The Christian understanding of what constitutes "usury" has changed. What began as an absolute prohibition against lending at interest has evolved into a vague condemnation of lending at "excessive" interest.
I've argued below that this change is defensible and rational — that economic ethics from the ancient world needed to be reinterpreted for our modern context, for a world and a marketplace that our forebears could never have imagined.
The refusal or inability to adapt to a changing world can be a dangerous thing. Consider, for example, the so-called "Reconstructionists." This weird, southern-Gothic strand of America's religious right claims to want to establish the civic laws of the Pentateuch. Homosexuals and adulterers, they say, should be stoned. (Religioustolerance.org has a helpful overview of their perspective here.)
The Reconstructionists are an extreme example of the primitivist impulse in American Christianity, which manifests itself in the idea that tradition is suspect and history is irrelevant. This impulse often expresses itself as the noble-sounding goal of "getting back to the New Testament church." My friend Bill jokes that the people who try to reclaim the New Testament church always seem to end up in Corinth. (The context there is that the Corinthians were a bunch of raucous perverts who serve as a good reminder that "early Christianity" could be just as mucked up as the postmodern variety.)
So, on the one hand, the idea it is simple or wise to reclaim the rules and standards of the "early church" can be dangerous.
But on the other hand, the recognition that we're now casually accepting something that was previously regarded as unacceptable should at least give us pause.
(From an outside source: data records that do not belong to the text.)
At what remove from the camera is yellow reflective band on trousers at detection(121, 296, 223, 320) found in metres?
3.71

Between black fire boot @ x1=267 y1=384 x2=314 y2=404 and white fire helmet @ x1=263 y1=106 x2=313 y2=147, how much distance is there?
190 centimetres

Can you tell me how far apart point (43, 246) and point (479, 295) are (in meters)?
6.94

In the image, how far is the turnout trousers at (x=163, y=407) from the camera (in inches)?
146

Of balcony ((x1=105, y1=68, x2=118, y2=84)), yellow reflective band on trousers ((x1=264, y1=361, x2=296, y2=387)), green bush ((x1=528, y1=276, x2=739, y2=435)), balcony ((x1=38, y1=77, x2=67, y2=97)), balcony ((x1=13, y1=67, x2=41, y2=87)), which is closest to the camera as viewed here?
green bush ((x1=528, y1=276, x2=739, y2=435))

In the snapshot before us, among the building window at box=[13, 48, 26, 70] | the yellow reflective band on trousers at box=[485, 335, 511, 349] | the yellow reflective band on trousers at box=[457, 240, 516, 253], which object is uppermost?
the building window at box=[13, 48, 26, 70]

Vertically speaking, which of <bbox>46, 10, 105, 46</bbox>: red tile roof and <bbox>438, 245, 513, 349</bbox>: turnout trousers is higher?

One worrisome aspect of the modern understanding of usury, for example, is that the standard for what constitutes "excessive" interest is rather vague. I argued previously that the real standard for usury, the real principle at stake, is whether our lending/investment is a matter of empowerment or exploitation. In making such an argument, I'm essentially attempting to distill the principle at work at the heart of the earlier law, written for a different world, and to apply that principle to the world in which we find ourselves today.
It's interesting that such an attempt encounters little disagreement when the subject is economics and when ancient proscriptions are reinterpreted in a way that permits our 401(k)s and home mortgages. Yet taking the same approach to sexual ethics provokes howls of protest.
This series of posts on the meaning of usury has been a kind of extended holiday into the abstract. I needed such a vacation, as the actual and particular this week — the vile bankruptcy bill sailing through the Senate — was too depressing.
But, alas, let's get back to those depressing particulars. The bankruptcy bill is an endorsement of exploitative lending. The immoral is made moral with the full pedagogical and punitive force of law. Usury is endorsed, and will be enforced. The right of usurers to practice their vice is made sacrosanct and the courts and police will be enlisted as agents of their usury.
It is a wholly and enthusiastically corrupt piece of legislation. The task now, for those who care about such things, is to make sure that those senators who supported this insupportable bill face real consequences for doing so. If their reputations, moral standing and electoral prospects are not diminished as a result of this vote then God only knows what they'll be emboldened to do next.